Sur les conseils d’un ami, je me suis lancé dans la lecture des Mémoires de Jean Monnet (617 pages !). On y ressent à chaque ligne combien cet homme avait la force qui permet de changer le monde.

Jean Monnet, c’est le « père de l’Europe », celui qui a créé le Plan en 1946.

Cette carrière qui lui fera une place d’honneur dans l’Histoire, et le conduira grâce à François Mitterrand au Panthéon, il la commence vraiment à 57 ans, en 1945.

Ses réflexions et témoignages sont une véritable leçon sur la force de la Vision et de la Volonté, cette concentration sur le moyen terme, qui est nécessaire pour mettre en perspective le présent, et éclairer le futur.

Son obsession, le but de sa vie, il l’a identifiée très tôt, nous dit il :

« Il me semblait que j’avais toujours suivi la même ligne continue dans des circonstances, sous des latitudes différentes, mais avec une seule préoccupation : unir les hommes, régler les problèmes qui les divisent, les amener à voir leur intérêt commun ».

Il n’oubliera jamais une rencontre avec Antoine de Saint-Exupéry qui lui dira : « Le plus beau métier des hommes, c’est d’unir les hommes ».

Ce sens de l’intérêt commun, il a en eu bien besoin pour convaincre à s’unir des nations qui sortaient de la Guerre.

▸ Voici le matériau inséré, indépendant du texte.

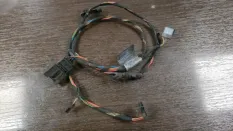 Проводка BMW X5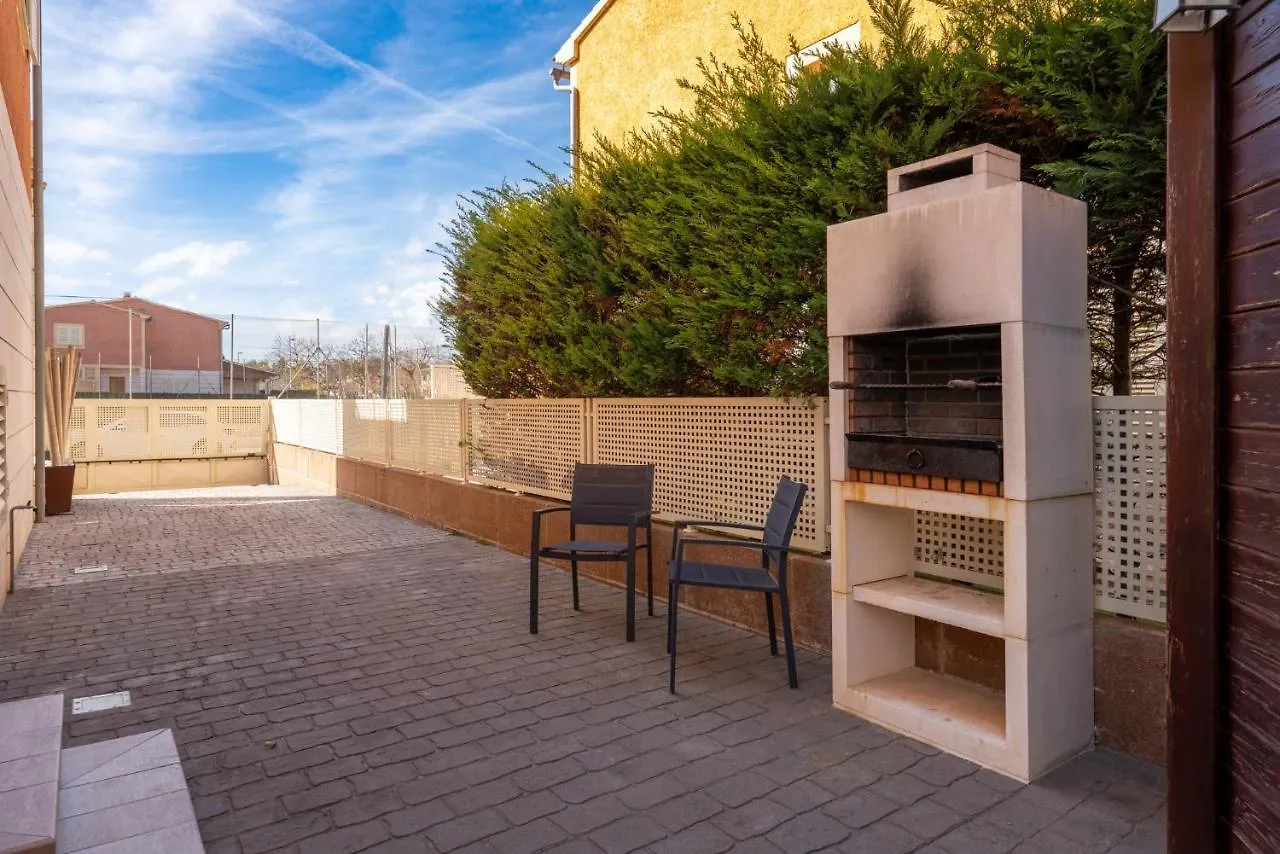 Villa M4R Casa Iuca Alcúdia Spanien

Son récit de la construction de l’Europe, vécue de l’intérieur, de petites victoires en petites victoires, est passionnant.

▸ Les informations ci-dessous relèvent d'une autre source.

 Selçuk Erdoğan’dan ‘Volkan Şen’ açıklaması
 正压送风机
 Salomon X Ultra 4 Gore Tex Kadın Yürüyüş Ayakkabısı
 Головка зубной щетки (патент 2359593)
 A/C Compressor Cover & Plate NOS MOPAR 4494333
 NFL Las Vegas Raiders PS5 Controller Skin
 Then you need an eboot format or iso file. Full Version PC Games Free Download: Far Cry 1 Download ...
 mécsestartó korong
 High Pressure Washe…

J’ai aussi été sensible aux moments plus intimes, où il parle de lui-même et de ses méthodes pour réfléchir et décider, car pour lui, la pensée ne vaut que dans l’action.

Voici une belle leçon sur la vision, qui se déguste mot après mot :

« Je ne saurais dire à quoi tient cette conviction qui dans les circonstances importantes de ma vie arrête brusquement ma réflexion continue pour la transformer en décision.

C’est ce que d’autres appellent le sens du moment. Mais je ne m’interroge pas  sur la nécessité de faire ceci ou cela – c’est la nécessité qui me conduit à faire quelque chose qui n’est plus un choix dès l’instant où je le vois clairement. Pour le voir clairement, je dois me concentrer – ce que je ne peux obtenir que dans l’isolement, au cours de longues marches. (…). Je me lève tôt et je parcours des kilomètres en solitaire. Quand je quitte la maison, j’emporte avec moi toutes les pensées, les préoccupations de la veille. Mais quand j’ai marché pendant une demi-heure, ou une heure, elles commencent à disparaître et peu à peu je découvre les choses autour de moi, je remarque les fleurs ou les feuilles sur les arbres. A ce moment là, je sais que rien ne peut me déranger. Je laisse mes idées se situer d’elles-mêmes à leur propre niveau. Je ne me force pas à réfléchir à un sujet donné – les sujets me viennent naturellement parce que je poursuis toujours la même pensée, ou plutôt je n’en poursuis qu’une à la fois.(…).

Marcher m’a toujours été une hygiène intellectuelle autant que physique qui m’aide en effet à conclure. Ensuite c’est différent, je reviens dans le monde de l’action, de l’exécution ».

Lisez Jean Monnet, une référence pour les décideurs en panne de vision, ou de courage.